▶ _What to work on_
Copy each entry as it stands, leaving nothing out.

▶ _Supplied data_

------------------------------------------------

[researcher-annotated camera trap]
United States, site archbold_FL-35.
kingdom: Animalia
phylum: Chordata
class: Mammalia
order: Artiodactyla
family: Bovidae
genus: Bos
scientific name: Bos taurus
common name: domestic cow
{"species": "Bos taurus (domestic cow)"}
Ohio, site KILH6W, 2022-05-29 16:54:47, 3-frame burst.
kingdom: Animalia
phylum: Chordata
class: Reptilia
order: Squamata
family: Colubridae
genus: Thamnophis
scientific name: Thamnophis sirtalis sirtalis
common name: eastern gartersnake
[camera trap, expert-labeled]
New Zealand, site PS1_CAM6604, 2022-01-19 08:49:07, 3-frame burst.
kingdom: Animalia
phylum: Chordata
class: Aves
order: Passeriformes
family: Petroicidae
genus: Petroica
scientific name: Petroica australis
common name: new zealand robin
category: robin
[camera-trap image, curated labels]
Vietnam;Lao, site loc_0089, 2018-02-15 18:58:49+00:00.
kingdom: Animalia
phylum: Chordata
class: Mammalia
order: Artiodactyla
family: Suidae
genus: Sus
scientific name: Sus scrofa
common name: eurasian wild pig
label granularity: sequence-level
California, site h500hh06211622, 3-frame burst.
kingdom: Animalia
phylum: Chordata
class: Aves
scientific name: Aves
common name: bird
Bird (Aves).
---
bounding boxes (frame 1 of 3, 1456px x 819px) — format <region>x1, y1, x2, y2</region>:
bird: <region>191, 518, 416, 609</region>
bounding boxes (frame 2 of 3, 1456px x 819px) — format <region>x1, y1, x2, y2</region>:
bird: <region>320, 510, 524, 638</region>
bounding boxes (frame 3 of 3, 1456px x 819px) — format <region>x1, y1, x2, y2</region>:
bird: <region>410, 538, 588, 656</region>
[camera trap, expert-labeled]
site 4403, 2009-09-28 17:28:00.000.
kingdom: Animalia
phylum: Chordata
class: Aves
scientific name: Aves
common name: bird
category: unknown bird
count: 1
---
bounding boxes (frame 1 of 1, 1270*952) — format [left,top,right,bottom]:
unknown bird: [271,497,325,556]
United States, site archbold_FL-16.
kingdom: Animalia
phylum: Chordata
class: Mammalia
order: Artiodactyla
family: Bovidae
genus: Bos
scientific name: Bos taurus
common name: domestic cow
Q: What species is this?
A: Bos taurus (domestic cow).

------------------------------------------------

▶ _Response for this exercise_
[researcher-annotated camera trap]
United States, site archbold_FL-35.
kingdom: Animalia
phylum: Chordata
class: Mammalia
order: Artiodactyla
family: Bovidae
genus: Bos
scientific name: Bos taurus
common name: domestic cow
{"species": "Bos taurus (domestic cow)"}
Ohio, site KILH6W, 2022-05-29 16:54:47, 3-frame burst.
kingdom: Animalia
phylum: Chordata
class: Reptilia
order: Squamata
family: Colubridae
genus: Thamnophis
scientific name: Thamnophis sirtalis sirtalis
common name: eastern gartersnake
[camera trap, expert-labeled]
New Zealand, site PS1_CAM6604, 2022-01-19 08:49:07, 3-frame burst.
kingdom: Animalia
phylum: Chordata
class: Aves
order: Passeriformes
family: Petroicidae
genus: Petroica
scientific name: Petroica australis
common name: new zealand robin
category: robin
[camera-trap image, curated labels]
Vietnam;Lao, site loc_0089, 2018-02-15 18:58:49+00:00.
kingdom: Animalia
phylum: Chordata
class: Mammalia
order: Artiodactyla
family: Suidae
genus: Sus
scientific name: Sus scrofa
common name: eurasian wild pig
label granularity: sequence-level
California, site h500hh06211622, 3-frame burst.
kingdom: Animalia
phylum: Chordata
class: Aves
scientific name: Aves
common name: bird
Bird (Aves).
---
bounding boxes (frame 1 of 3, 1456px x 819px) — format <region>x1, y1, x2, y2</region>:
bird: <region>191, 518, 416, 609</region>
bounding boxes (frame 2 of 3, 1456px x 819px) — format <region>x1, y1, x2, y2</region>:
bird: <region>320, 510, 524, 638</region>
bounding boxes (frame 3 of 3, 1456px x 819px) — format <region>x1, y1, x2, y2</region>:
bird: <region>410, 538, 588, 656</region>
[camera trap, expert-labeled]
site 4403, 2009-09-28 17:28:00.000.
kingdom: Animalia
phylum: Chordata
class: Aves
scientific name: Aves
common name: bird
category: unknown bird
count: 1
---
bounding boxes (frame 1 of 1, 1270*952) — format [left,top,right,bottom]:
unknown bird: [271,497,325,556]
United States, site archbold_FL-16.
kingdom: Animalia
phylum: Chordata
class: Mammalia
order: Artiodactyla
family: Bovidae
genus: Bos
scientific name: Bos taurus
common name: domestic cow
Q: What species is this?
A: Bos taurus (domestic cow).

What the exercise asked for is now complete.